══ SUPPLIED MATERIAL
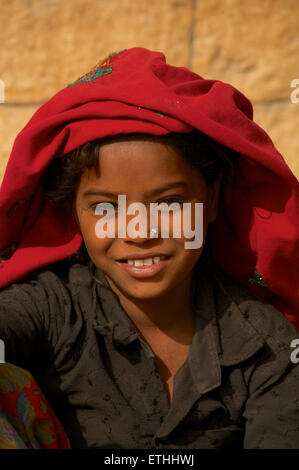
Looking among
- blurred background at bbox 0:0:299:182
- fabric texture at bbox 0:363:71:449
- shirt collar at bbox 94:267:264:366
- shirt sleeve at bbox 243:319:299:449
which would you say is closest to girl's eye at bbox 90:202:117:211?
shirt collar at bbox 94:267:264:366

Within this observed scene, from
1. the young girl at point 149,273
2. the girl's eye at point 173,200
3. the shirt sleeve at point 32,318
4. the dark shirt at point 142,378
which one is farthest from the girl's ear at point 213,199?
the shirt sleeve at point 32,318

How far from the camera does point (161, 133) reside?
149 centimetres

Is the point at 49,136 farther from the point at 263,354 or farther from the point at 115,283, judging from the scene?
the point at 263,354

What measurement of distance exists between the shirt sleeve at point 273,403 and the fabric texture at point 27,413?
1.38ft

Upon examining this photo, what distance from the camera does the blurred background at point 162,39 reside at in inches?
91.4

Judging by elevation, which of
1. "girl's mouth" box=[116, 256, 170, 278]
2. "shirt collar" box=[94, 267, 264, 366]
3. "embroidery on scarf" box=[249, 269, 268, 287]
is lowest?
"shirt collar" box=[94, 267, 264, 366]

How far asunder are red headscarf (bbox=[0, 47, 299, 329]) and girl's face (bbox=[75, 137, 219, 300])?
48mm

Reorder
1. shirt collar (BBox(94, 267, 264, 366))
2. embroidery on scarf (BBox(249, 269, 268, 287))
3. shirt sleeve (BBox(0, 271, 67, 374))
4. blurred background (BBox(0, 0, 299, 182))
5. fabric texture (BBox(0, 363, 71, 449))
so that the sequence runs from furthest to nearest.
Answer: blurred background (BBox(0, 0, 299, 182)) → embroidery on scarf (BBox(249, 269, 268, 287)) → shirt collar (BBox(94, 267, 264, 366)) → shirt sleeve (BBox(0, 271, 67, 374)) → fabric texture (BBox(0, 363, 71, 449))

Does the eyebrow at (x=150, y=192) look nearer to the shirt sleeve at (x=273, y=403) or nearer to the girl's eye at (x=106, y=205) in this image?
the girl's eye at (x=106, y=205)

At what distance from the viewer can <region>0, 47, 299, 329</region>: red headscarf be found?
1.50 m

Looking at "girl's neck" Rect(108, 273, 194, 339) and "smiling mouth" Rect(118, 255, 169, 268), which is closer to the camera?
"smiling mouth" Rect(118, 255, 169, 268)

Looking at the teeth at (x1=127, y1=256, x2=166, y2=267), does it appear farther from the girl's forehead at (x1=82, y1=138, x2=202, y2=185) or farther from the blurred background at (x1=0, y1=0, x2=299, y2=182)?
the blurred background at (x1=0, y1=0, x2=299, y2=182)

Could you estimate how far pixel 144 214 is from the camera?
1.50 metres

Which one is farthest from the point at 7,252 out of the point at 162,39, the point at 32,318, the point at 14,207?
the point at 162,39
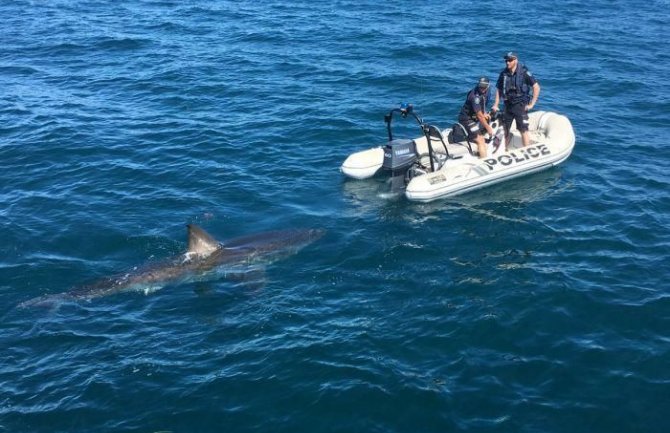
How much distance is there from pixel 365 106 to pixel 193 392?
1464 cm

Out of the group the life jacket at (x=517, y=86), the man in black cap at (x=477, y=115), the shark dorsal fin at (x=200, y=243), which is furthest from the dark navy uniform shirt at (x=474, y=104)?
the shark dorsal fin at (x=200, y=243)

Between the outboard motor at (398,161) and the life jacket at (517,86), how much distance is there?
122 inches

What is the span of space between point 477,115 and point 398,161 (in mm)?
2432

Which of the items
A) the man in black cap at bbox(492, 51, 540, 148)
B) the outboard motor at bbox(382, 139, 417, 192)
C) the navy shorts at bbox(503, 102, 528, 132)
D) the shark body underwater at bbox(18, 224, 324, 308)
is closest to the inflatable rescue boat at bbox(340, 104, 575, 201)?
════
• [WHAT IS BEING ASKED]: Transcribe all of the material above without any changes, and leave the pictures out.

• [COMPLETE RESPONSE]:
Looking among
- blurred background at bbox 0:0:299:182
- fabric texture at bbox 0:363:71:449
- shirt collar at bbox 94:267:264:366
- shirt sleeve at bbox 243:319:299:449
which would you say is closest to girl's eye at bbox 90:202:117:211?
shirt collar at bbox 94:267:264:366

Within this observed scene, from
1. the young girl at point 149,273
2. the girl's eye at point 173,200
3. the shirt sleeve at point 32,318
4. the dark shirt at point 142,378
which one is farthest from the girl's ear at point 213,199?
the shirt sleeve at point 32,318

How far from the camera does point (161, 133) reside?
149 centimetres

Is the point at 49,136 farther from the point at 263,354 or farther from the point at 115,283, judging from the scene?
the point at 263,354

What measurement of distance exists between the shirt sleeve at point 273,403 and the fabric texture at point 27,413?
1.38ft

Upon examining this photo, what distance from the camera does the blurred background at point 162,39 reside at in inches?
91.4

Judging by elevation, which of
1. "girl's mouth" box=[116, 256, 170, 278]
2. "shirt collar" box=[94, 267, 264, 366]
3. "embroidery on scarf" box=[249, 269, 268, 287]
is lowest?
"shirt collar" box=[94, 267, 264, 366]

How far asunder are red headscarf (bbox=[0, 47, 299, 329]) and girl's face (bbox=[75, 137, 219, 300])?
48mm

Reorder
1. shirt collar (BBox(94, 267, 264, 366))
2. embroidery on scarf (BBox(249, 269, 268, 287))
3. shirt sleeve (BBox(0, 271, 67, 374))
4. blurred background (BBox(0, 0, 299, 182))
5. fabric texture (BBox(0, 363, 71, 449))
so that the sequence runs from furthest to nearest.
Answer: blurred background (BBox(0, 0, 299, 182)) → embroidery on scarf (BBox(249, 269, 268, 287)) → shirt collar (BBox(94, 267, 264, 366)) → shirt sleeve (BBox(0, 271, 67, 374)) → fabric texture (BBox(0, 363, 71, 449))

Does the eyebrow at (x=150, y=192) look nearer to the shirt sleeve at (x=273, y=403) or nearer to the girl's eye at (x=106, y=205) in this image?
the girl's eye at (x=106, y=205)

At what distance from the viewer can <region>0, 47, 299, 329</region>: red headscarf be found?
1.50 m

Looking at "girl's neck" Rect(108, 273, 194, 339) and "smiling mouth" Rect(118, 255, 169, 268), which is closer to the camera?
"smiling mouth" Rect(118, 255, 169, 268)

Looking at the teeth at (x1=127, y1=256, x2=166, y2=267), does it appear farther from the girl's forehead at (x1=82, y1=138, x2=202, y2=185) or farther from the blurred background at (x1=0, y1=0, x2=299, y2=182)?
the blurred background at (x1=0, y1=0, x2=299, y2=182)

Could you estimate how far pixel 144 214 is from the camera?
1.50 metres

Which one is farthest from the point at 7,252 out of the point at 162,39, the point at 32,318, the point at 14,207?
the point at 162,39
How much distance is there from pixel 365 106 to pixel 193 392?
1464 cm

Out of the group the life jacket at (x=517, y=86), the man in black cap at (x=477, y=115), the shark dorsal fin at (x=200, y=243), which is furthest from the dark navy uniform shirt at (x=474, y=104)?
the shark dorsal fin at (x=200, y=243)

Between the outboard motor at (398,161) and the life jacket at (517,86), how much distance is there?
122 inches

What is the span of space between point 477,115 and point 398,161 (in mm)?
2432

Which of the items
A) the man in black cap at bbox(492, 51, 540, 148)
B) the outboard motor at bbox(382, 139, 417, 192)
C) the navy shorts at bbox(503, 102, 528, 132)
D) the shark body underwater at bbox(18, 224, 324, 308)
is closest to the inflatable rescue boat at bbox(340, 104, 575, 201)?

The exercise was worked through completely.